Nyirarukundo’s experience highlights these challenges. “Even with health insurance, I couldn’t afford the treatment,” she says, highlighting, “ I was referred to Kanombe Hospital in Kigali, but financial constraints have made it impossible for me to travel for treatment.”
While Nyirarukundo, Mudaherana, and Rukundo may feel their disease are incurable, Uwuzeyimana notes that LF and Podo can be managed with proper medical treatment and wearing shoes but emphasizes that the biggest challenge for patients in rural communities is the long distance to clinics, while some patients head to traditional healers, who are not equipped to offer treatment.
“The information gap is evident, as some patients return for treatment after three years. At times, we [HASA] wonder if they have passed away, but they return based on how they feel. Unfortunately, some never come back for treatment,” Uwuzeyimana points out.
For Nyirarukundo, who hasn’t received medication since 2004, the biggest challenge is the distance from Kayonza District to Kigali City. While Mudaherana, after 22 years of suffering, has also accepted the uncertainty of healing. “I’ve come to terms with the reality that healing is uncertain,” he adds.

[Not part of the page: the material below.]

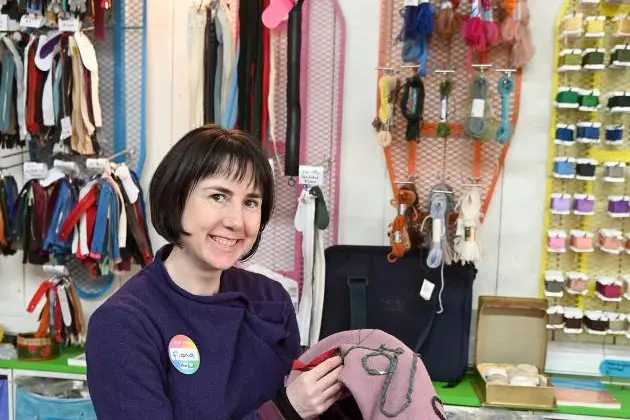 Stitch Kitchen founder and manager Fiona Jenkin. Photo: Linda Robertson
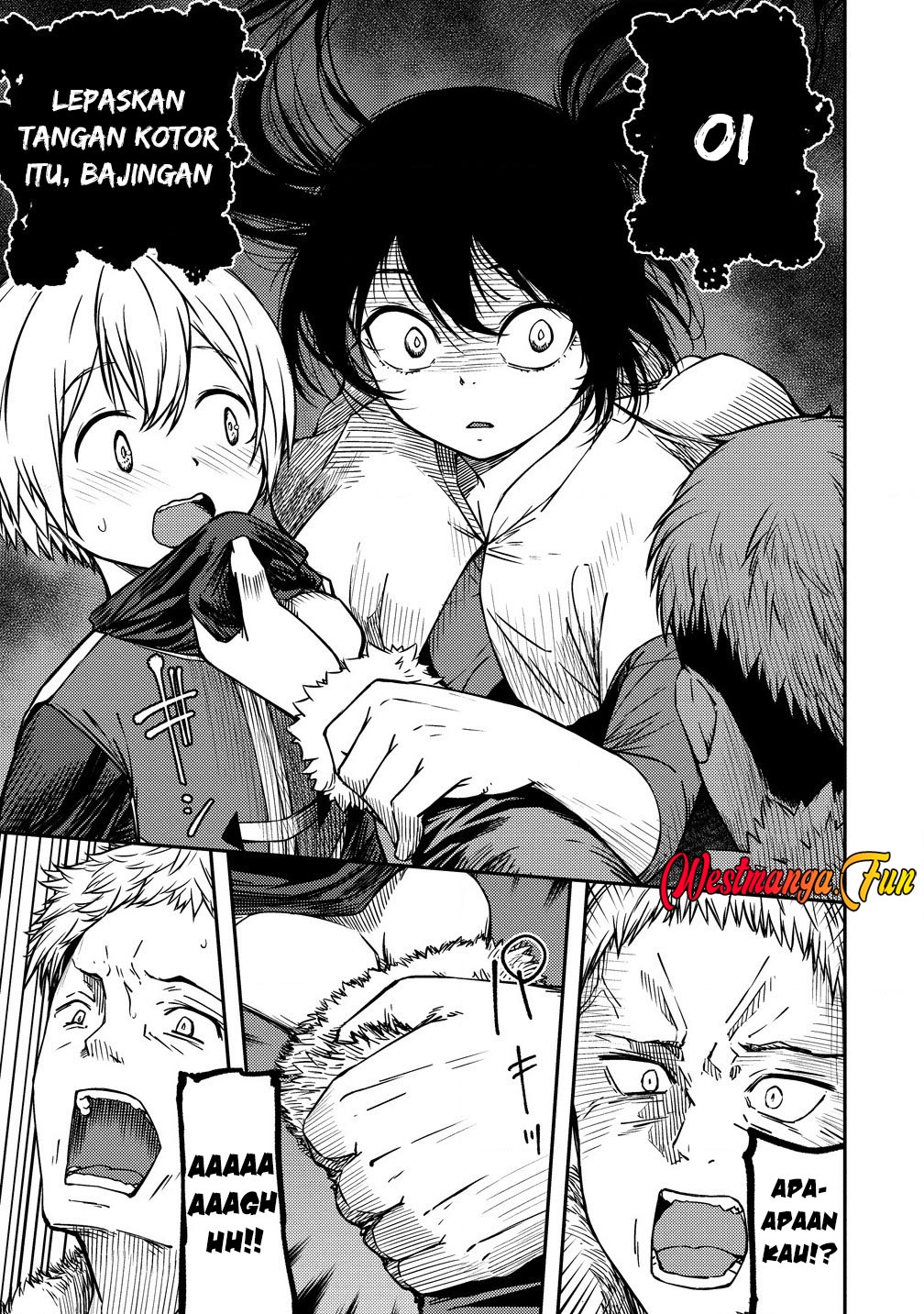 Monster Onna Kanbu Wa Osanaki Yuusha Wo Dekiaisuru Chapter 8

While the prevalence is not as high as in countries like Ethiopia, Uwizeyimana emphasizes the need for collective action to address LF and Podo. “It’s a double burden, as many people are unaware of the causes and lack both information and financial resources,” she explains.
“Together, we can make a real difference,” she says. “Each effort—be it treatment, awareness, training, or compassion—improves the lives of those affected. A multisectoral approach is essential, encompassing outreach campaigns and advocacy.”